The encyclical is divided into five chapters and argues that technology is not inherently evil, but is never neutral because it reflects the intentions of the people who design, finance, regulate and use it. Leo framed the choice as one between a new Tower of Babel and a city where God and humanity dwell together. The Vatican summary says he addresses truth, work, freedom, communication, democracy, education, unemployment, digital dependence, war, weapons, multilateralism, diplomacy and peace.

AI-generated illustration
AI-generated illustration

Leo’s warnings were blunt. He said AI should not be concentrated “in the hands of only a few people,” and said it is “not permissible” to entrust irreversible, lethal decisions to AI systems. He also urged the world to “slow down” AI development and said regulation alone is not enough, pressing developers to work for the common good rather than profit. In Vatican language, the goal is to “disarm” AI, meaning to prevent it from dominating humanity rather than serving it.
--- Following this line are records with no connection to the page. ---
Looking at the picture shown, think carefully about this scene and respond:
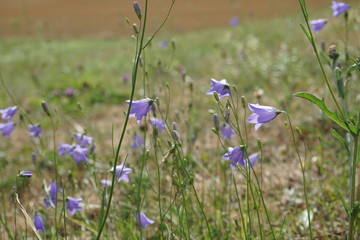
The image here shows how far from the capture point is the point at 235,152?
136 cm

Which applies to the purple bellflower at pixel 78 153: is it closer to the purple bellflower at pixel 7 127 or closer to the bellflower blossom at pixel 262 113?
the purple bellflower at pixel 7 127

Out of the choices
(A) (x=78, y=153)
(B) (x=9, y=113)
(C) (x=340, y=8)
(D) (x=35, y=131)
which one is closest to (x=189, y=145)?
(A) (x=78, y=153)

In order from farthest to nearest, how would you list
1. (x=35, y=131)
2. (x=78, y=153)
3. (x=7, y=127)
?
1. (x=7, y=127)
2. (x=35, y=131)
3. (x=78, y=153)

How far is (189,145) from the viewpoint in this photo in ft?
7.23

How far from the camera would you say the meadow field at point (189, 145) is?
1.40 meters

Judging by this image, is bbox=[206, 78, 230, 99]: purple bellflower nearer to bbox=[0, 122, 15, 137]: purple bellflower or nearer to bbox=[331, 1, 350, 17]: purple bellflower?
bbox=[331, 1, 350, 17]: purple bellflower

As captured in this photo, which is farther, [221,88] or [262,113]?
[221,88]

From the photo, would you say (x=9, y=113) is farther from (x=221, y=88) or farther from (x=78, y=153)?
(x=221, y=88)

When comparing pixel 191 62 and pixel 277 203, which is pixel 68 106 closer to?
pixel 191 62

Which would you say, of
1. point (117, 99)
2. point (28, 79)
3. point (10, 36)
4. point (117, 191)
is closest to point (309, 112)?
point (117, 191)

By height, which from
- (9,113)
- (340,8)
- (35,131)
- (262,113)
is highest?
(340,8)

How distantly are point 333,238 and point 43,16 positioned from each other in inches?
593

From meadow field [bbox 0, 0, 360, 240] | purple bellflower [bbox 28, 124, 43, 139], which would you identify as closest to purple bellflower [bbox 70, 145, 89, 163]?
meadow field [bbox 0, 0, 360, 240]

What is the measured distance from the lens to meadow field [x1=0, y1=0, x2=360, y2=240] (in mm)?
1402
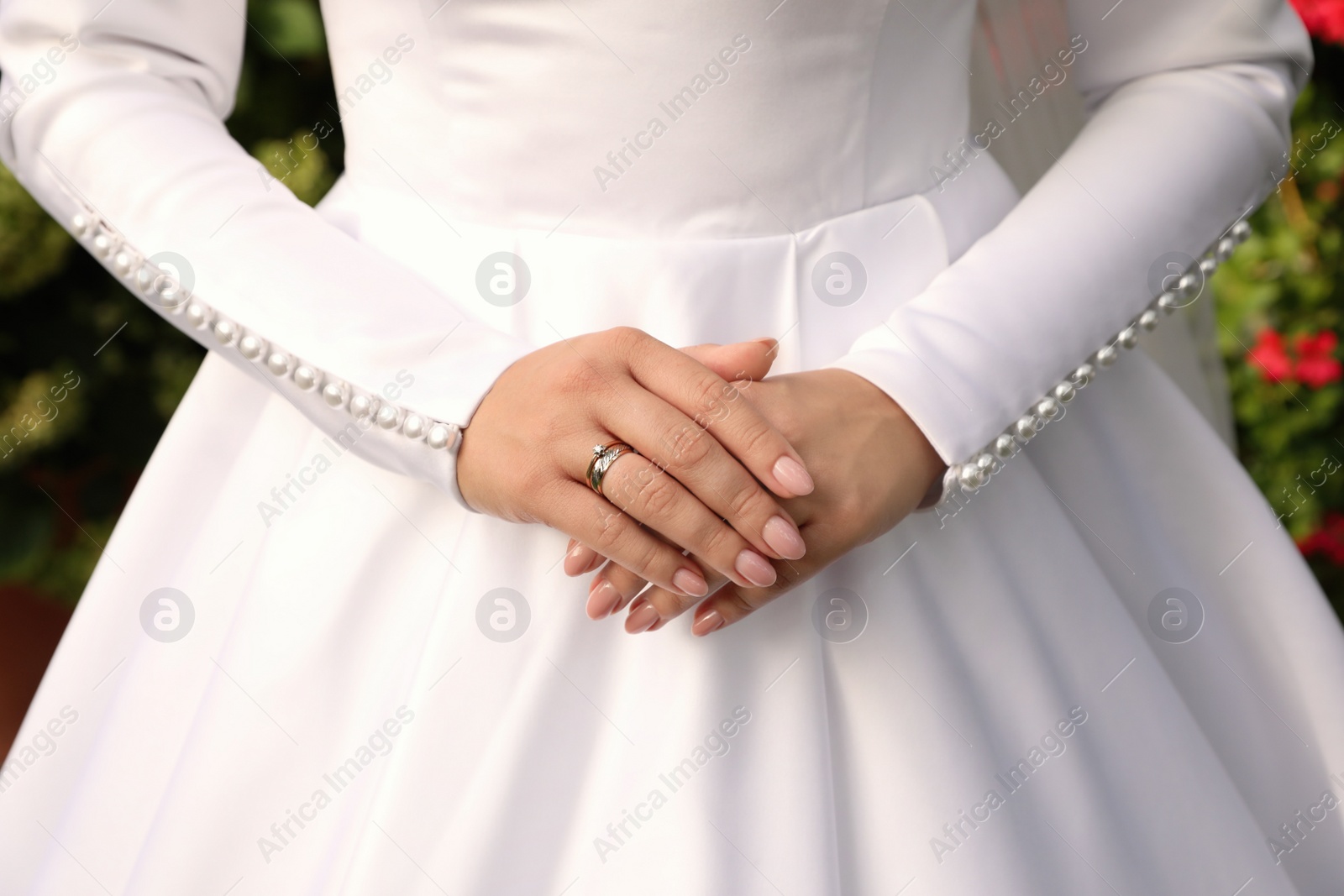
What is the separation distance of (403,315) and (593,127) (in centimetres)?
20

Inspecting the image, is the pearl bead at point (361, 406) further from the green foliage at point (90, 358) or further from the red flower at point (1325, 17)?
the red flower at point (1325, 17)

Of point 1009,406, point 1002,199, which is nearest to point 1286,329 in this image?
point 1002,199

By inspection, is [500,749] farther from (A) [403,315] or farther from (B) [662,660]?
(A) [403,315]

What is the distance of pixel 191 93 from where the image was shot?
890 mm

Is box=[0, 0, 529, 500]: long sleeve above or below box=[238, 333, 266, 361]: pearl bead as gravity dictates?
above

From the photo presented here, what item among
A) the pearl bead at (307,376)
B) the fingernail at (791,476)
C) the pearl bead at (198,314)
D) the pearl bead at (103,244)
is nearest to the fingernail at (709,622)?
the fingernail at (791,476)

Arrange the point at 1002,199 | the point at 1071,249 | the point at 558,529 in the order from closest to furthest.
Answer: the point at 558,529 → the point at 1071,249 → the point at 1002,199

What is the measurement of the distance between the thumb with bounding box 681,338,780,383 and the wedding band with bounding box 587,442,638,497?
82 millimetres

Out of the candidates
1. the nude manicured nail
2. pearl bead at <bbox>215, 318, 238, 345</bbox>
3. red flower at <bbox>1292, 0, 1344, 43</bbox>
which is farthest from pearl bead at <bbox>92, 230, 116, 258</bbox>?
red flower at <bbox>1292, 0, 1344, 43</bbox>

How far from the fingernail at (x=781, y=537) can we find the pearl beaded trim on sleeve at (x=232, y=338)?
0.75ft

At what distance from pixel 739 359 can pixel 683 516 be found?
115mm

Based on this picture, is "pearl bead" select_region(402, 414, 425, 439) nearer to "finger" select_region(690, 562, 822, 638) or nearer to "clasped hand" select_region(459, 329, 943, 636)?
"clasped hand" select_region(459, 329, 943, 636)

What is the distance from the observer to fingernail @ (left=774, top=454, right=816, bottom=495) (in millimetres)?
658

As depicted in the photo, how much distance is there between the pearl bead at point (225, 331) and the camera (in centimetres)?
78
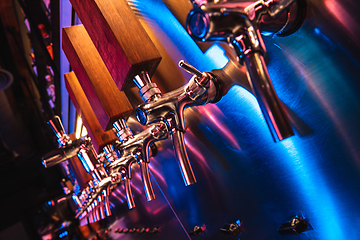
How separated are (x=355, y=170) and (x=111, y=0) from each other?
742 millimetres

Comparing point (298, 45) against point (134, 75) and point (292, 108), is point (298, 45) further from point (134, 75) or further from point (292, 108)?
point (134, 75)

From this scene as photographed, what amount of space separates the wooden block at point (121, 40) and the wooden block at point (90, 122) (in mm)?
472

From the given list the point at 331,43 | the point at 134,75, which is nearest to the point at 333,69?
the point at 331,43

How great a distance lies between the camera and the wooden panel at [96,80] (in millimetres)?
894

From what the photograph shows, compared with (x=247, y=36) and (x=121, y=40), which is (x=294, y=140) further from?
(x=121, y=40)

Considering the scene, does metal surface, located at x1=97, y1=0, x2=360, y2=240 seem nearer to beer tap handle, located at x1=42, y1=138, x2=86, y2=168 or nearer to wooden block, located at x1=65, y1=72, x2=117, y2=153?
wooden block, located at x1=65, y1=72, x2=117, y2=153

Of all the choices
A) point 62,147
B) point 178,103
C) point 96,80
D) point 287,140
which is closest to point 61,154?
point 62,147

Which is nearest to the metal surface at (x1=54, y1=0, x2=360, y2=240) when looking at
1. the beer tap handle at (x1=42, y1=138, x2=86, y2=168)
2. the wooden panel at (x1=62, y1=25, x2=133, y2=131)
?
the wooden panel at (x1=62, y1=25, x2=133, y2=131)

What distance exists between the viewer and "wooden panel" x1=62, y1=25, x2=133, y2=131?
894 millimetres

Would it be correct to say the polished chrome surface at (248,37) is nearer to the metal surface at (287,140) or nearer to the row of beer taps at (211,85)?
the row of beer taps at (211,85)

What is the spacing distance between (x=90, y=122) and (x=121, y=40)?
0.61m

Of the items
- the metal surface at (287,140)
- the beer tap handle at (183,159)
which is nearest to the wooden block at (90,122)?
the metal surface at (287,140)

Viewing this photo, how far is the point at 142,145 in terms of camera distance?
68 cm

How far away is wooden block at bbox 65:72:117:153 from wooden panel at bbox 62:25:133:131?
168 mm
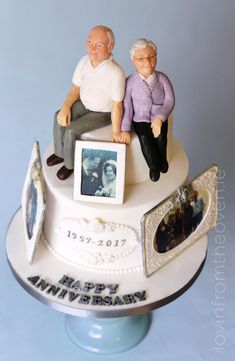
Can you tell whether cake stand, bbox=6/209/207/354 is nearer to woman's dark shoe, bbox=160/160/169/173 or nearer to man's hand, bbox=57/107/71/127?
woman's dark shoe, bbox=160/160/169/173

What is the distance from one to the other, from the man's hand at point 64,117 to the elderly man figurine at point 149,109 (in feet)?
0.52

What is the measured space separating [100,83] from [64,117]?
0.15 metres

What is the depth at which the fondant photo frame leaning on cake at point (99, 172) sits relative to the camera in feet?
7.04

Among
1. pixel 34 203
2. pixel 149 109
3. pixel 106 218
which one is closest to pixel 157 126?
pixel 149 109

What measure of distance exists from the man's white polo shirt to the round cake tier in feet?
0.81

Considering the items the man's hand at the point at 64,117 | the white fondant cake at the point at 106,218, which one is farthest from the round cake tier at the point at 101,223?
the man's hand at the point at 64,117

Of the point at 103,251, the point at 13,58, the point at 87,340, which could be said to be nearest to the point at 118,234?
the point at 103,251

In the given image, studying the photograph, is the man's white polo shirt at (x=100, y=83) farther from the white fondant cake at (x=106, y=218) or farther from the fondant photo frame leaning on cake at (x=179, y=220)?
the fondant photo frame leaning on cake at (x=179, y=220)

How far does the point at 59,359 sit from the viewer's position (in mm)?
2568

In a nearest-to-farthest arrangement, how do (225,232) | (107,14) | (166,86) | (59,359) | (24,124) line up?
(166,86) < (59,359) < (225,232) < (24,124) < (107,14)

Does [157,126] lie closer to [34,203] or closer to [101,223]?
[101,223]

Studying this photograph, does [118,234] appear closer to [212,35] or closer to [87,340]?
[87,340]

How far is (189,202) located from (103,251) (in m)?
0.30

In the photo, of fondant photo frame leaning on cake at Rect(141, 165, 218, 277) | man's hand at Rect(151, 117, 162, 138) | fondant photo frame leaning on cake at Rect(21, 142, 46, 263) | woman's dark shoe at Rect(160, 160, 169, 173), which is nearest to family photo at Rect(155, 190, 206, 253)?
fondant photo frame leaning on cake at Rect(141, 165, 218, 277)
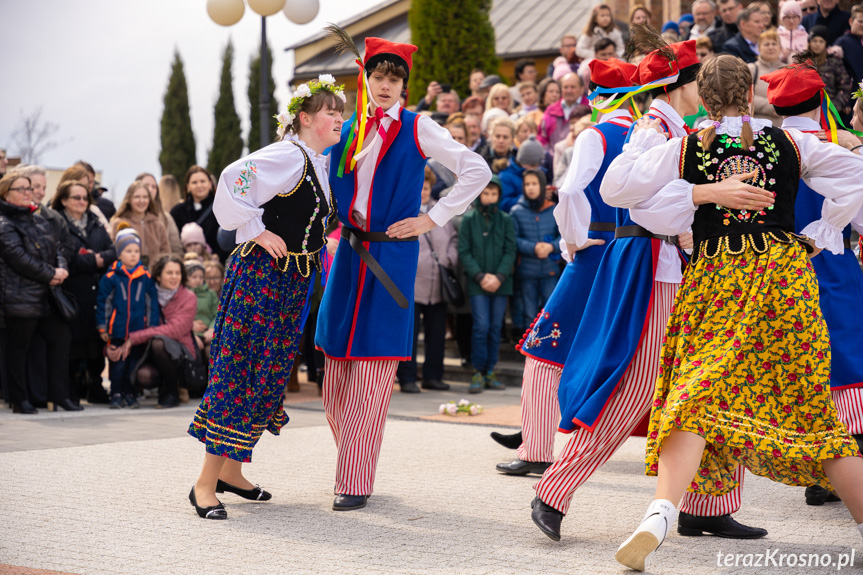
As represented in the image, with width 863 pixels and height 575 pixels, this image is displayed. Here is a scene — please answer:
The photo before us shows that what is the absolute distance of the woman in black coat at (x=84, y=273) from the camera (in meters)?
8.41

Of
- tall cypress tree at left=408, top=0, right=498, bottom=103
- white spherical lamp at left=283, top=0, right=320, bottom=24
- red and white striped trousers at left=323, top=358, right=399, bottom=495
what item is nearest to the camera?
red and white striped trousers at left=323, top=358, right=399, bottom=495

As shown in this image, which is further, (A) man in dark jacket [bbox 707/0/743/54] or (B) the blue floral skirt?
(A) man in dark jacket [bbox 707/0/743/54]

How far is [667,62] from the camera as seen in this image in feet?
14.5

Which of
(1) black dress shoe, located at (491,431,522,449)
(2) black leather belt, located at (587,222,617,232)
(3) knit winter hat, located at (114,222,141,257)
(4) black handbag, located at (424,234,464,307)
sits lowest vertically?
(1) black dress shoe, located at (491,431,522,449)

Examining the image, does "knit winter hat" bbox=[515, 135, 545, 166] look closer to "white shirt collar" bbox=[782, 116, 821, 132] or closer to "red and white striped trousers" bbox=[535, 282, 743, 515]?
"white shirt collar" bbox=[782, 116, 821, 132]

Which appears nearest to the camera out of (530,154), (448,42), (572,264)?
(572,264)

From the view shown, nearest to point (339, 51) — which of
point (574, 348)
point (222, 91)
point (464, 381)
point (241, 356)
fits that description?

The encyclical lands at a moment when policy fights over labor displacement, surveillance, autonomous weapons and the governance of frontier models are sharpening across governments and industry. Vatican officials have spent years engaging Silicon Valley over AI’s human costs, and the document is expected to become a reference point for policymakers and researchers alike. By placing AI inside the Church’s long tradition of social doctrine, Leo has turned a technical debate into a moral framework centered on human personhood, responsibility and the limits of machine power.